Somatic mutation calling

Mutect2

Mutect2 (included in GATK 3.5) was run for each combination of NA12878 dilution series (from 100% to 0.2% purity) with the NA11840 sample (tumour-normal mode) using default parameters, with the exception of the minPruning parameter which determines the minimum support to not prune paths in the De Bruijn-like graph: this was set at 3 (instead of the default value 2), as it dramatically reduced the running time without affecting the number of variant calls (data not shown). In the platinum genome dilution experiment, we included all mutations passing all the internal filters as well as mutations that failed the ’clustered_events’ and/or ’homologous_mapping_event’ filters, as germline variations frequently occur close to each other in the genome.

Strelka

We ran Strelka (v1.0.14) [15] for each virtual ‘tumour-normal’ pair with recommended starting parameters for BWA in the configuration file and default parameters. The isSkipDepthFilters parameter was set to 1 to skip depth filtration, as suggested by the authors. Mutations called by default were those passing internal filters identified using Tier 1 reads and with a QSS_NT > 15 for SNVs and a QSI_NT > 30 for indels.

Performance evaluation

By intersecting the experimental calls with the list of platinum calls (9968 SNVs and 420 indels), we computed the number of true positives (TP), false negatives (FN) and false positives (FP). This task was performed using custom scripts that matched the genomic coordinates as well as reference and alternative alleles. Sensitivity was then defined as:
$$ Sens = \frac{TP}{TP + FN} $$
We also computed the false positive rate per megabase (FPR/Mb) as:
$$ F P R/ Mb=\frac{FP}{n\; ref}\times {10}^6 $$

where n ref is our set of reference regions equal to 36,582,697 bp.

Variant annotation

Somatic mutations called in the breast cancer clinical sample were annotated using Variant Effect Predictor (VEP) (http://grch37.ensembl.org/).

Results

Experimental design and quality control

We sequenced two cell lines from the HapMap/1000 Genomes Project, NA12878 (Platinum Genomes) and NA11840 to mimic a tumour-normal pair allowing identification of ‘somatic’ SNVs and indels. The NA12878 sample was also mixed with an increasing amount of NA11840 (up to 99.8% by concentration, Additional file 1) to mimic normal contamination and the presence of subclonal somatic mutations. All samples were subjected to WES, and we obtained an average on target coverage of 100× (Additional file 2: Figure S2A).

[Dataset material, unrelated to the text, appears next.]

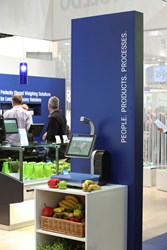METTLER TOLEDO will present retail concepts for improving the in-store shopping experience at EuroShop 2014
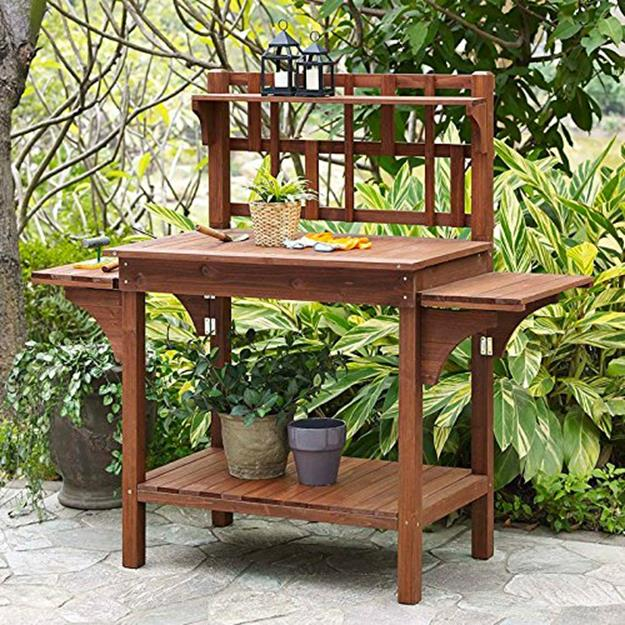 Outdoor Garden Potting Bench Design Ideas 7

A list of 9968 high confidence SNVs present in NA12878 and not in NA11840 was derived (see Methods). For these loci we computed the VAFs in our data to verify that the observed median values for heterozygous and homozygous SNVs matched the expected values in the dilution series (Additional file 2: Figure S2B). It is worth noting that whilst the median VAFs matched the expected values, confirming dilution accuracy, a wide dispersion of VAF values was observed, with 265 SNVs having a VAF of 0 in the 100% NA12878 sample, mostly caused by low or no coverage in that specific locus. An additional group of 495 SNVs had coverage less than 10× in our dataset. We did not exclude these SNVs, as uneven coverage is commonly observed in WES data. Although the selected platinum calls were not identified as SNVs in the publicly available data for NA11840, some were clearly present in our NA11840 data (556 mutations had a VAF greater than 0.2, Additional file 2: Figure S3). Again, these loci were retained because they might be either real SNVs or problematic regions with higher noise. The inclusion of the above-mentioned SNVs meant that our sensitivity would never reach 100%.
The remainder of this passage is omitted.